The fifth Whitbread Round the World Race for the Beefeater Trophy will be at sea for Christmas, scheduled to depart Fremantle, Australia, Saturday.
Since leaving Plymouth, England, on Sept. 2, the 23 entries have experienced two deaths, survival conditions and an incredibly close finish of the second leg.
The boat Fisher & Paykel of New Zealand led for most of the 7,650-nautical mile leg--the longest and most difficult--from Punta del Este, Uruguay, through the Southern Ocean to Fremantle. Then it was becalmed one day off Australia, allowing New Zealand's Steinlager 2, England's Rothmans and Switzerland's Merit to finish ahead. After sailing almost a third of the distance around the world on that leg, skipper Peter Blake steered Steinlager 2 into Fremantle 1 hour, 33 minutes ahead of Rothmans, followed by Merit 28 \o7 seconds \f7 later.
John Jourdane of Long Beach, navigator on Fisher & Paykel, reported via British Telecom Data that winds up to 50 knots pushed his boat through steep, icy seas at an average speed of 11.5 knots, with one six-day run of 2,051 miles.
"That's a 6 1/2-day Transpac," Jourdane said.
The Transpac record from Pt.

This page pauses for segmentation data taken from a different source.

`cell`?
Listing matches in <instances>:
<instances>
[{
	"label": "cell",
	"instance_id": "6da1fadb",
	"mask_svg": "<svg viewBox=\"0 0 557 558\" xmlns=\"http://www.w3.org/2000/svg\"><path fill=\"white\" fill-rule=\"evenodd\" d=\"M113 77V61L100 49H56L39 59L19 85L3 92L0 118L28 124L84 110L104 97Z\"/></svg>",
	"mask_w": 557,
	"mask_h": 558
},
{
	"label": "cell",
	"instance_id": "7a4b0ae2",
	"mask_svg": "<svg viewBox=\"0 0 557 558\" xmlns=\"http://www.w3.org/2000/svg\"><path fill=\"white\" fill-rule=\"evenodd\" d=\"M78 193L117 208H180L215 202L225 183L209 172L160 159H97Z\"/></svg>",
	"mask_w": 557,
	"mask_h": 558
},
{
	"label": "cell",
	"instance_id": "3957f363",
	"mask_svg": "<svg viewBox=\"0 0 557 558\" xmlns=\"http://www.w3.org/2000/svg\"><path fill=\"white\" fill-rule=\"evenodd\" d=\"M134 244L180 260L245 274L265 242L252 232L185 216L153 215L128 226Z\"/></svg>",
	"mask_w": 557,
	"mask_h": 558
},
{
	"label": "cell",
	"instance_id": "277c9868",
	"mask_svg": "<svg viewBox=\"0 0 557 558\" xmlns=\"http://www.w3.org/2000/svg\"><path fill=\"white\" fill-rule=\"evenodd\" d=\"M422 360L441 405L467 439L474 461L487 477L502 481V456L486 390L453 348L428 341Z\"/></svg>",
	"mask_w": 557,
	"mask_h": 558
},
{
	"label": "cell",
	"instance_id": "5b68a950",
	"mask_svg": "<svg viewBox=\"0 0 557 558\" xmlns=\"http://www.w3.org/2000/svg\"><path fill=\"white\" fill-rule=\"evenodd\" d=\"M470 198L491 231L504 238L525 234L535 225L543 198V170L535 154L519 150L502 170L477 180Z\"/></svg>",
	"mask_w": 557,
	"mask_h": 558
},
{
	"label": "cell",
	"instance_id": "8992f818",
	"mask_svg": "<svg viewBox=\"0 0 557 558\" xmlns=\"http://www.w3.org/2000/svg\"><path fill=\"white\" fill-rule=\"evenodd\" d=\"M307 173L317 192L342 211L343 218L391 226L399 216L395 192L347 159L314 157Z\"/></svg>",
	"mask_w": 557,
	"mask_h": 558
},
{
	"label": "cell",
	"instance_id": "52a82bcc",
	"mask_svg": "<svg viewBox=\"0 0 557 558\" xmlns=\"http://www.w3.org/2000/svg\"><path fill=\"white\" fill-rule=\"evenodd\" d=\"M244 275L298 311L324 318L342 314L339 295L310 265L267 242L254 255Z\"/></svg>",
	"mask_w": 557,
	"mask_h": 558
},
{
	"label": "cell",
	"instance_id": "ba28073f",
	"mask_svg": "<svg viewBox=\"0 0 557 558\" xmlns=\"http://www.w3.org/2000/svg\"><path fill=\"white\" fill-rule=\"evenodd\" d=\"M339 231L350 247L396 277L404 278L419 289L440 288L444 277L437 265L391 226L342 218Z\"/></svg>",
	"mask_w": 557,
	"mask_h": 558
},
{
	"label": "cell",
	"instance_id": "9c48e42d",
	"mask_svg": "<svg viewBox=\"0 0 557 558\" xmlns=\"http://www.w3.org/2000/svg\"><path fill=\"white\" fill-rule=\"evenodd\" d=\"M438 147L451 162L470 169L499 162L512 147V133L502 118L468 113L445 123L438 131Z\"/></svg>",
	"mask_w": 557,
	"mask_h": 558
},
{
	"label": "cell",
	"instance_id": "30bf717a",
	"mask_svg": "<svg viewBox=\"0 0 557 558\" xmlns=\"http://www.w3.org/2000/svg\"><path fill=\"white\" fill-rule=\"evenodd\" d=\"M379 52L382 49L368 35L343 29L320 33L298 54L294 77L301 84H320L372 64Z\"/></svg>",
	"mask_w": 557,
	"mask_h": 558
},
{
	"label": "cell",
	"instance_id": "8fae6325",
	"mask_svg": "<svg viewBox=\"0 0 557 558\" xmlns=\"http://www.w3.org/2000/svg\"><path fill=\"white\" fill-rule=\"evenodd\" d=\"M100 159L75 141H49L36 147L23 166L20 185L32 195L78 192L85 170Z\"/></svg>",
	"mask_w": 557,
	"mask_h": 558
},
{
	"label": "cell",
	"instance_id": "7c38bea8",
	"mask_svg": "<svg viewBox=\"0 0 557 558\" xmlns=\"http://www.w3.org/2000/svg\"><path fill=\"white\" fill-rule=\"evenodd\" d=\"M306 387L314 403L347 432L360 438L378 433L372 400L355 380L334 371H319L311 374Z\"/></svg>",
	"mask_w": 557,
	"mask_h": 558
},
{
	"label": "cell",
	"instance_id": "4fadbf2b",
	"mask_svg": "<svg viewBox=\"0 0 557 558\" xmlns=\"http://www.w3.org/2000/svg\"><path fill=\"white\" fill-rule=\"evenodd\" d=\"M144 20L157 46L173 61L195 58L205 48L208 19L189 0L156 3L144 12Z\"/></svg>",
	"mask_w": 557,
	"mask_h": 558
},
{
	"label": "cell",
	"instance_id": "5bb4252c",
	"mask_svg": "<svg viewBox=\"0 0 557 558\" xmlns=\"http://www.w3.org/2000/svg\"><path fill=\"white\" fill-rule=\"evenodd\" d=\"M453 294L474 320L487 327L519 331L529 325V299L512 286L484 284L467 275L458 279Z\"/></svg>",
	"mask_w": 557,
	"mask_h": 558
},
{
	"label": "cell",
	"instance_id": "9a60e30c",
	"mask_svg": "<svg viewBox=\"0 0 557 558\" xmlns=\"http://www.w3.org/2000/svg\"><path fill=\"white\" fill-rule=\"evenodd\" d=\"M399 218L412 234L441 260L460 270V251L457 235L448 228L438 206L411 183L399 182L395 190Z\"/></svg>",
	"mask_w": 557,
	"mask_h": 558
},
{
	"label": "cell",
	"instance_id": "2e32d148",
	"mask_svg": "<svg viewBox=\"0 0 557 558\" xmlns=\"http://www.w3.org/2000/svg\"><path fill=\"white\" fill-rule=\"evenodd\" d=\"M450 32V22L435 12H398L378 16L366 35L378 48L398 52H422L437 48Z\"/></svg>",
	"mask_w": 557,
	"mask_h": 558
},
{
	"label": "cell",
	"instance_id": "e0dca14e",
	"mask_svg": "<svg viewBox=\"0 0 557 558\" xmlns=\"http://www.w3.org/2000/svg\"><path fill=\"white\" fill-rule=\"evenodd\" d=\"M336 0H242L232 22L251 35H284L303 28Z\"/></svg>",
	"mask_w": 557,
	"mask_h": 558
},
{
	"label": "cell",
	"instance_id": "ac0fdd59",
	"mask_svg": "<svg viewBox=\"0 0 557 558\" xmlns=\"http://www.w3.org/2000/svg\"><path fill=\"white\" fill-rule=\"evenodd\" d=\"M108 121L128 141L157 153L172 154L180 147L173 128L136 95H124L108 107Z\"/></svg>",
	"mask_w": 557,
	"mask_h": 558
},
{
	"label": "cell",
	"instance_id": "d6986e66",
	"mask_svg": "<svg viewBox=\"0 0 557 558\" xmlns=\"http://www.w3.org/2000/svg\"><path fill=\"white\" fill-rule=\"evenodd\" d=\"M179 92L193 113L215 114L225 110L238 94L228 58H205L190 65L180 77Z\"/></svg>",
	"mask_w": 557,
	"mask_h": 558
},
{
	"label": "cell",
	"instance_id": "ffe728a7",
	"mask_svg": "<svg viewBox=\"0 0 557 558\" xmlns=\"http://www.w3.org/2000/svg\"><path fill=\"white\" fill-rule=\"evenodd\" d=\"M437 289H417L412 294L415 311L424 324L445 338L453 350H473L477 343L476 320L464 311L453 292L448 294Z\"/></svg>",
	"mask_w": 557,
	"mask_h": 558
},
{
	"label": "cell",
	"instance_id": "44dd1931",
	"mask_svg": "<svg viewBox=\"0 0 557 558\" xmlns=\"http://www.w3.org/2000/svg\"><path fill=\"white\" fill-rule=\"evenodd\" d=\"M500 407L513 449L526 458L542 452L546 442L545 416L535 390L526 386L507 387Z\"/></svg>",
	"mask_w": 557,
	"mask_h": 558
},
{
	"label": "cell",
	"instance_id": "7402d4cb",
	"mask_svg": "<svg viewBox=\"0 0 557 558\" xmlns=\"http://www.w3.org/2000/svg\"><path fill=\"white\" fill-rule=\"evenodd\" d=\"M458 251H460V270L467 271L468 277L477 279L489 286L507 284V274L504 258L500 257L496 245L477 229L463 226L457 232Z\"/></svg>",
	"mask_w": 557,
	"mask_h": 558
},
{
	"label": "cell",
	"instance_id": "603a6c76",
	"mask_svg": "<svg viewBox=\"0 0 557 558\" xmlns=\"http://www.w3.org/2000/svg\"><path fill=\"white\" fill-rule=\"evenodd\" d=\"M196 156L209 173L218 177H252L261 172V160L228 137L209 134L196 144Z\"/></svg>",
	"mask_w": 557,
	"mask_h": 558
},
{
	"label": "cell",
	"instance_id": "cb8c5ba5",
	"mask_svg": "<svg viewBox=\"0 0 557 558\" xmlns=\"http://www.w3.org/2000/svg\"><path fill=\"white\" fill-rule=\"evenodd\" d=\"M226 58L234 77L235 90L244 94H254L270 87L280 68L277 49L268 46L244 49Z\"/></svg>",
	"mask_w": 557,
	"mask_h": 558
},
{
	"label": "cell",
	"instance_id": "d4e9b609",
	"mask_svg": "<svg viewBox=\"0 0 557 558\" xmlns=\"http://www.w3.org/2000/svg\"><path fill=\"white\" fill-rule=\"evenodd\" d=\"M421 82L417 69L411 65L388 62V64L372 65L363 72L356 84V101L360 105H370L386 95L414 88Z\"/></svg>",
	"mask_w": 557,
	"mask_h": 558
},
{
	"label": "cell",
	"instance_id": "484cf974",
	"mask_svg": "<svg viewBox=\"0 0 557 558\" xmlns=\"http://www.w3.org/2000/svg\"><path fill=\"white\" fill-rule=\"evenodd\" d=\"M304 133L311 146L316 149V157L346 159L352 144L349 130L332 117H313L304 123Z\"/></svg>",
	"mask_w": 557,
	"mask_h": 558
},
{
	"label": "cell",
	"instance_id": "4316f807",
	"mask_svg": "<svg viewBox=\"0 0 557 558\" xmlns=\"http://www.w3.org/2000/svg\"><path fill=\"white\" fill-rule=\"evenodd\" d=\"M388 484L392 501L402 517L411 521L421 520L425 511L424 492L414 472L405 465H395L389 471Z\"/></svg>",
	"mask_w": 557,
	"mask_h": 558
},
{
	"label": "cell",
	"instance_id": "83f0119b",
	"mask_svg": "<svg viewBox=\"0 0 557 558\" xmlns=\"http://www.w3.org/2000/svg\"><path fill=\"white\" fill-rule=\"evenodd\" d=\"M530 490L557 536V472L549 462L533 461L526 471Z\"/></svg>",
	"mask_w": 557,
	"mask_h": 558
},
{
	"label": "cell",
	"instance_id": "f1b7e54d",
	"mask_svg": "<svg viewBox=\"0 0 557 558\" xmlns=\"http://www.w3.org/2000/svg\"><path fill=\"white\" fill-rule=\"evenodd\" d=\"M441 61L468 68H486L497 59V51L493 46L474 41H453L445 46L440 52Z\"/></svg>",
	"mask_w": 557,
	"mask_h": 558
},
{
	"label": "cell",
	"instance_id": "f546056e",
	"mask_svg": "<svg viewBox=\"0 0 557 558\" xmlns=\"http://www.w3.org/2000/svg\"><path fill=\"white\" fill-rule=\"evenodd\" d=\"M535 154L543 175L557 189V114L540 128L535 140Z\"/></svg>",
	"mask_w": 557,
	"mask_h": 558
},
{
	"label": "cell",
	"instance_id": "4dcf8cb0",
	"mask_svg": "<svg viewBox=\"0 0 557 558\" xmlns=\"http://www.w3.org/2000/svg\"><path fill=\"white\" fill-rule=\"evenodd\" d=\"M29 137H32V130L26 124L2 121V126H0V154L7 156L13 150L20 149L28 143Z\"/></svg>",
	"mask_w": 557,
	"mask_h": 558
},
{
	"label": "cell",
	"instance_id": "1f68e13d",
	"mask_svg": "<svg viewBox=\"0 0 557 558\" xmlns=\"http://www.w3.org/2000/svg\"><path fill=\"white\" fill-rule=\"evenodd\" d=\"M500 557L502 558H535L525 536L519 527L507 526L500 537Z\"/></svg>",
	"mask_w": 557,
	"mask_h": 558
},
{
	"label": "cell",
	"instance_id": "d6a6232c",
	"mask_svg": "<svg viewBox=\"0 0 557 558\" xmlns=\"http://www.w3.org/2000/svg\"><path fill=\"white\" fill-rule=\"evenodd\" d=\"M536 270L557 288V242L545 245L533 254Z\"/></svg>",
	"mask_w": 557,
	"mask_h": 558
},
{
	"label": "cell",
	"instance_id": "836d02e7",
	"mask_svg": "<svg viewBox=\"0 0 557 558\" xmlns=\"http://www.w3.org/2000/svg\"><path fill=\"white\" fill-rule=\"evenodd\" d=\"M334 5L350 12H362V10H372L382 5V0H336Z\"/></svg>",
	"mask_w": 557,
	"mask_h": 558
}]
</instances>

Fermin to Honolulu is 8 1/2 days by Merlin in 1979.
"It was extremely cold for two weeks, with snow and ice covering the deck almost every day," Jourdane said. "We saw icebergs on six different days. At one point, the lines on the winches were frozen solid and wouldn't move."
Trying to hold their footing on icy decks, six crewmen went overboard from various boats. All were recovered, although one--Anthony Phillips, 36, of the British entry Creighton's Naturally--died of hypothermia after a half-hour in the water. At his parents' request, he was buried at sea.
Jourdane said: "Every one of us clipped our life harnesses on and held on a little tighter. It brought home just how close we are sailing to danger and death."
Etienne Giroire, on Sweden's The Card, broke an arm, and Rafael Tibau, on Spain's Fortuna, broke a leg. But icebergs and icy decks were only some of the threats.
"A pod of six blue whales, 50 to 80 feet long, stayed with us for two days," Jourdane said.
During the layover at Punta del Este, Soviet skipper Alexei Gryshenko, 43, was found hanged in a tree, apparently a suicide. Co-skipper Skip Novak of Chicago continued to sail the Soviet entry, Fazisi, and placed 10th on the second leg for ninth overall.
Steinlager 2 leads the overall standings, followed by Merit, Fisher & Paykel and Rothmans. There are no American entries, although the fleet is scheduled to make the event's first American landfall ever at Ft. Lauderdale, Fla., in early or mid-April before sailing the last leg to England.
OLYMPICS--The U.S. Olympic Yachting Committee, unlike 1988, is taking care to match wind conditions at the '92 trials sites with the Olympic courses off Barcelona, Spain. Four of the 10 classes--the men's and women's 470, Finn and women's European dinghy--have been scheduled for Newport Beach in mid-April of '92 and Star and Flying Dutchman for Miami in late April. Soling, Tornado and men's and women's sailboards are undetermined but probably will be somewhere in Florida, although Marina del Rey is possible for Tornado. Meteorologist Chris Bedford, who worked with Dennis Conner in the '87 America's Cup at Fremantle, Australia, has been to Spain to check conditions. OYC Chairman Mike Schoettle of Los Angeles said the selection of the sailboard site is so fine that a minimum prevailing breeze of 11 knots--Barcelona conditions--is the breaking point. "That's when a sailboard stops sailing on its bottom and starts sailing on its edge," Schoettle said.
AMERICA'S CUP--One of the more bizarre bids has come from Charles Ellery, who identified himself as commodore of the Portola Sail Yacht Club of Santa Cruz, which he said dates only to 1987 , has no clubhouse and charges only $60 for lifetime dues. Ellery proposed to raise a $26-million budget and use an all-women crew skippered by '88 Olympic gold medalist Allison Jolly of Long Beach. Without her commitment or permission, he has used her name in proposals to race organizers and potential sponsors. Jolly said: "I've met him once. I have a feeling this isn't anything I want to be connected with." Ellery also said he has "invited Mr. Bill Lee of Santa Cruz 70 yacht fame to design and build (the boat)." Apparently, Lee has nothing to do with it, either. . . . Ellery's proposal is not to be confused with that of Philip Freedman of San Diego, an operations agent at Lindbergh Field, who bought the America II 12-meter and hopes to try for the Cup as the Betsy Ross syndicate with a crew of no fewer than 40% women on one of the new 90-foot America's Cup class boats. . . . Whichever way the final court decision goes, New Zealand plans to launch its new boat by next October.